Start of MATERIAL SHOWN

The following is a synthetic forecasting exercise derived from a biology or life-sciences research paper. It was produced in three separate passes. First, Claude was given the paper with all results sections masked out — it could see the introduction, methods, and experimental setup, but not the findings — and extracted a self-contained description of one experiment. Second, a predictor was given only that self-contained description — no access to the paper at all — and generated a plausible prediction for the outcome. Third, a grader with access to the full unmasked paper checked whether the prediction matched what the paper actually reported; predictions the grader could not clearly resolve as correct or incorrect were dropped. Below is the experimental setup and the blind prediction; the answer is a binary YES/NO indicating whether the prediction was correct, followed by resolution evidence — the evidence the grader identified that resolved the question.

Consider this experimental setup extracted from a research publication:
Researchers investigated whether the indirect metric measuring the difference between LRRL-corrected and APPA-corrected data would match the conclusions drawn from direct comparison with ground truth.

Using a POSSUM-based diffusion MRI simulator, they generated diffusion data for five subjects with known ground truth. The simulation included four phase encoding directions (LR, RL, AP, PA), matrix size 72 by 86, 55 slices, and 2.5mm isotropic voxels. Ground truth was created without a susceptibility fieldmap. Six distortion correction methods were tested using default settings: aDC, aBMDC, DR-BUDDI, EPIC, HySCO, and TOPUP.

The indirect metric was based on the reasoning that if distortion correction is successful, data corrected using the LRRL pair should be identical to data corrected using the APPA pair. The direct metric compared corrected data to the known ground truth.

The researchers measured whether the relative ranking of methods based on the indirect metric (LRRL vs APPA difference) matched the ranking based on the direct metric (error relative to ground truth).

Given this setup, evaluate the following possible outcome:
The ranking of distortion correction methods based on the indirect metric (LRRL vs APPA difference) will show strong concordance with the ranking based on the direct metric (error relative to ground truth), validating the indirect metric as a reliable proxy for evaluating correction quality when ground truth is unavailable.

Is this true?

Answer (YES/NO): NO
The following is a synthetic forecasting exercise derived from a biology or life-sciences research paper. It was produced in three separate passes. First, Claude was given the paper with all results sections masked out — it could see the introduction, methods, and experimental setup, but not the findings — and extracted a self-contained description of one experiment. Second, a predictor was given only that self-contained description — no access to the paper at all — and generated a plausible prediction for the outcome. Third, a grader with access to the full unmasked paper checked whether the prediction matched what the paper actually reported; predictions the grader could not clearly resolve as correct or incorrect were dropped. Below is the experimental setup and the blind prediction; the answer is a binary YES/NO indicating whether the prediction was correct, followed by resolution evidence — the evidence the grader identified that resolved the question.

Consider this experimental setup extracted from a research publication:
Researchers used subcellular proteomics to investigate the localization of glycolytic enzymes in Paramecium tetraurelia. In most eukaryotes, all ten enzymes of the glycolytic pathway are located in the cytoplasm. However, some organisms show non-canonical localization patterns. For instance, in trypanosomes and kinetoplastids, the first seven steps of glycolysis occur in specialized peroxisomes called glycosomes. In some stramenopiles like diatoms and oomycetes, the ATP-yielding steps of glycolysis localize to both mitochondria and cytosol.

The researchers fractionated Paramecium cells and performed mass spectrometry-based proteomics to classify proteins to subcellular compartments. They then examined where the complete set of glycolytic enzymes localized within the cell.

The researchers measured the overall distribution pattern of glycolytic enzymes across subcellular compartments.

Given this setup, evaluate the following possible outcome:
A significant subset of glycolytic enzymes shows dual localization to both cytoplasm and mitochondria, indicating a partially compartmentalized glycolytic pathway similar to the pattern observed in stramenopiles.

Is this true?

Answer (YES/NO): NO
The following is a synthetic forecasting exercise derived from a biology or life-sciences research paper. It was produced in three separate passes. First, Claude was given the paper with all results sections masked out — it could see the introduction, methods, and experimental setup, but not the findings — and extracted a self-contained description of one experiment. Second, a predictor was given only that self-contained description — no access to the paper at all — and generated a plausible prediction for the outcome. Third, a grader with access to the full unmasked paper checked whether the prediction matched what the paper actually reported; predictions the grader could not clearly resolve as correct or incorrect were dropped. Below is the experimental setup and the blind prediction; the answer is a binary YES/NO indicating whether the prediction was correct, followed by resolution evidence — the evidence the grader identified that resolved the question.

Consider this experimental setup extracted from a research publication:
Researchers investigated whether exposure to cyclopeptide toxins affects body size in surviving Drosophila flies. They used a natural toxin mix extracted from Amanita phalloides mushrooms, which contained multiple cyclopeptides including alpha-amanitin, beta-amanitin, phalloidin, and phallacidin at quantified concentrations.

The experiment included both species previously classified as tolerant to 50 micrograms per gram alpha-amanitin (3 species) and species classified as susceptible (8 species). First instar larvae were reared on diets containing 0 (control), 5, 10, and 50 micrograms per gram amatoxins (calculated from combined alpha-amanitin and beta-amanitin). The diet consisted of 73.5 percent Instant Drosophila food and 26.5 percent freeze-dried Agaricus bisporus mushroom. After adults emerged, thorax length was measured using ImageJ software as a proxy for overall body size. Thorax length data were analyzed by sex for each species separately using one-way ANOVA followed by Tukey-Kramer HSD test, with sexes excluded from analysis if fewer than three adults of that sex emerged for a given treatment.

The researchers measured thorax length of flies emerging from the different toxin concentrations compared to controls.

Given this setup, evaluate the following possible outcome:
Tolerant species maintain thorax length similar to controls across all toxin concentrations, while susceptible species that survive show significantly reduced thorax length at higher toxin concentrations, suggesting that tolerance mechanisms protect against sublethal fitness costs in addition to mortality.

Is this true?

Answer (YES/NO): NO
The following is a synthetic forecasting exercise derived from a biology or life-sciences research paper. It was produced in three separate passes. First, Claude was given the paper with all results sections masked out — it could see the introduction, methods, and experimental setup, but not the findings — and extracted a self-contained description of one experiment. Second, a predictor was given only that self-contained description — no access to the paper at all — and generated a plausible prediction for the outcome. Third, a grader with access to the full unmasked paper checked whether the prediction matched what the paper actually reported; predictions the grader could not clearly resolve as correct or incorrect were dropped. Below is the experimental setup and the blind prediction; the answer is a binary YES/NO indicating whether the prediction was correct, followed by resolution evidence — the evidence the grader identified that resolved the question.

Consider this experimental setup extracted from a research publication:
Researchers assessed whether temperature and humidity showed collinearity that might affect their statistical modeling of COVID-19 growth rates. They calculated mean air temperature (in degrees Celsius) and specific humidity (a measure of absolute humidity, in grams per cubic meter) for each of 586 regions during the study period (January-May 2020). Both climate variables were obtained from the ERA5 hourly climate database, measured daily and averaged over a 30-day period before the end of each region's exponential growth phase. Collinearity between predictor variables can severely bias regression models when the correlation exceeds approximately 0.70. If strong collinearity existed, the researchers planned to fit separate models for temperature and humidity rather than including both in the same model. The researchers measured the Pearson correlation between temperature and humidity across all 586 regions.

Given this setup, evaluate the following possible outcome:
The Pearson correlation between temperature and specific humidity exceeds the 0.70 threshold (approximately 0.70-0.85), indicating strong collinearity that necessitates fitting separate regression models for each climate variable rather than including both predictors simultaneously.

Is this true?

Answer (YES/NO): YES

End of MATERIAL SHOWN

- [ACTIVITY] Transcribe the entries above exactly.

- [YOUR RESPONSE]
The following is a synthetic forecasting exercise derived from a biology or life-sciences research paper. It was produced in three separate passes. First, Claude was given the paper with all results sections masked out — it could see the introduction, methods, and experimental setup, but not the findings — and extracted a self-contained description of one experiment. Second, a predictor was given only that self-contained description — no access to the paper at all — and generated a plausible prediction for the outcome. Third, a grader with access to the full unmasked paper checked whether the prediction matched what the paper actually reported; predictions the grader could not clearly resolve as correct or incorrect were dropped. Below is the experimental setup and the blind prediction; the answer is a binary YES/NO indicating whether the prediction was correct, followed by resolution evidence — the evidence the grader identified that resolved the question.

Consider this experimental setup extracted from a research publication:
Researchers investigated whether the indirect metric measuring the difference between LRRL-corrected and APPA-corrected data would match the conclusions drawn from direct comparison with ground truth.

Using a POSSUM-based diffusion MRI simulator, they generated diffusion data for five subjects with known ground truth. The simulation included four phase encoding directions (LR, RL, AP, PA), matrix size 72 by 86, 55 slices, and 2.5mm isotropic voxels. Ground truth was created without a susceptibility fieldmap. Six distortion correction methods were tested using default settings: aDC, aBMDC, DR-BUDDI, EPIC, HySCO, and TOPUP.

The indirect metric was based on the reasoning that if distortion correction is successful, data corrected using the LRRL pair should be identical to data corrected using the APPA pair. The direct metric compared corrected data to the known ground truth.

The researchers measured whether the relative ranking of methods based on the indirect metric (LRRL vs APPA difference) matched the ranking based on the direct metric (error relative to ground truth).

Given this setup, evaluate the following possible outcome:
The ranking of distortion correction methods based on the indirect metric (LRRL vs APPA difference) will show strong concordance with the ranking based on the direct metric (error relative to ground truth), validating the indirect metric as a reliable proxy for evaluating correction quality when ground truth is unavailable.

Is this true?

Answer (YES/NO): NO
The following is a synthetic forecasting exercise derived from a biology or life-sciences research paper. It was produced in three separate passes. First, Claude was given the paper with all results sections masked out — it could see the introduction, methods, and experimental setup, but not the findings — and extracted a self-contained description of one experiment. Second, a predictor was given only that self-contained description — no access to the paper at all — and generated a plausible prediction for the outcome. Third, a grader with access to the full unmasked paper checked whether the prediction matched what the paper actually reported; predictions the grader could not clearly resolve as correct or incorrect were dropped. Below is the experimental setup and the blind prediction; the answer is a binary YES/NO indicating whether the prediction was correct, followed by resolution evidence — the evidence the grader identified that resolved the question.

Consider this experimental setup extracted from a research publication:
Researchers used subcellular proteomics to investigate the localization of glycolytic enzymes in Paramecium tetraurelia. In most eukaryotes, all ten enzymes of the glycolytic pathway are located in the cytoplasm. However, some organisms show non-canonical localization patterns. For instance, in trypanosomes and kinetoplastids, the first seven steps of glycolysis occur in specialized peroxisomes called glycosomes. In some stramenopiles like diatoms and oomycetes, the ATP-yielding steps of glycolysis localize to both mitochondria and cytosol.

The researchers fractionated Paramecium cells and performed mass spectrometry-based proteomics to classify proteins to subcellular compartments. They then examined where the complete set of glycolytic enzymes localized within the cell.

The researchers measured the overall distribution pattern of glycolytic enzymes across subcellular compartments.

Given this setup, evaluate the following possible outcome:
A significant subset of glycolytic enzymes shows dual localization to both cytoplasm and mitochondria, indicating a partially compartmentalized glycolytic pathway similar to the pattern observed in stramenopiles.

Is this true?

Answer (YES/NO): NO
The following is a synthetic forecasting exercise derived from a biology or life-sciences research paper. It was produced in three separate passes. First, Claude was given the paper with all results sections masked out — it could see the introduction, methods, and experimental setup, but not the findings — and extracted a self-contained description of one experiment. Second, a predictor was given only that self-contained description — no access to the paper at all — and generated a plausible prediction for the outcome. Third, a grader with access to the full unmasked paper checked whether the prediction matched what the paper actually reported; predictions the grader could not clearly resolve as correct or incorrect were dropped. Below is the experimental setup and the blind prediction; the answer is a binary YES/NO indicating whether the prediction was correct, followed by resolution evidence — the evidence the grader identified that resolved the question.

Consider this experimental setup extracted from a research publication:
Researchers investigated whether exposure to cyclopeptide toxins affects body size in surviving Drosophila flies. They used a natural toxin mix extracted from Amanita phalloides mushrooms, which contained multiple cyclopeptides including alpha-amanitin, beta-amanitin, phalloidin, and phallacidin at quantified concentrations.

The experiment included both species previously classified as tolerant to 50 micrograms per gram alpha-amanitin (3 species) and species classified as susceptible (8 species). First instar larvae were reared on diets containing 0 (control), 5, 10, and 50 micrograms per gram amatoxins (calculated from combined alpha-amanitin and beta-amanitin). The diet consisted of 73.5 percent Instant Drosophila food and 26.5 percent freeze-dried Agaricus bisporus mushroom. After adults emerged, thorax length was measured using ImageJ software as a proxy for overall body size. Thorax length data were analyzed by sex for each species separately using one-way ANOVA followed by Tukey-Kramer HSD test, with sexes excluded from analysis if fewer than three adults of that sex emerged for a given treatment.

The researchers measured thorax length of flies emerging from the different toxin concentrations compared to controls.

Given this setup, evaluate the following possible outcome:
Tolerant species maintain thorax length similar to controls across all toxin concentrations, while susceptible species that survive show significantly reduced thorax length at higher toxin concentrations, suggesting that tolerance mechanisms protect against sublethal fitness costs in addition to mortality.

Is this true?

Answer (YES/NO): NO
The following is a synthetic forecasting exercise derived from a biology or life-sciences research paper. It was produced in three separate passes. First, Claude was given the paper with all results sections masked out — it could see the introduction, methods, and experimental setup, but not the findings — and extracted a self-contained description of one experiment. Second, a predictor was given only that self-contained description — no access to the paper at all — and generated a plausible prediction for the outcome. Third, a grader with access to the full unmasked paper checked whether the prediction matched what the paper actually reported; predictions the grader could not clearly resolve as correct or incorrect were dropped. Below is the experimental setup and the blind prediction; the answer is a binary YES/NO indicating whether the prediction was correct, followed by resolution evidence — the evidence the grader identified that resolved the question.

Consider this experimental setup extracted from a research publication:
Researchers assessed whether temperature and humidity showed collinearity that might affect their statistical modeling of COVID-19 growth rates. They calculated mean air temperature (in degrees Celsius) and specific humidity (a measure of absolute humidity, in grams per cubic meter) for each of 586 regions during the study period (January-May 2020). Both climate variables were obtained from the ERA5 hourly climate database, measured daily and averaged over a 30-day period before the end of each region's exponential growth phase. Collinearity between predictor variables can severely bias regression models when the correlation exceeds approximately 0.70. If strong collinearity existed, the researchers planned to fit separate models for temperature and humidity rather than including both in the same model. The researchers measured the Pearson correlation between temperature and humidity across all 586 regions.

Given this setup, evaluate the following possible outcome:
The Pearson correlation between temperature and specific humidity exceeds the 0.70 threshold (approximately 0.70-0.85), indicating strong collinearity that necessitates fitting separate regression models for each climate variable rather than including both predictors simultaneously.

Is this true?

Answer (YES/NO): YES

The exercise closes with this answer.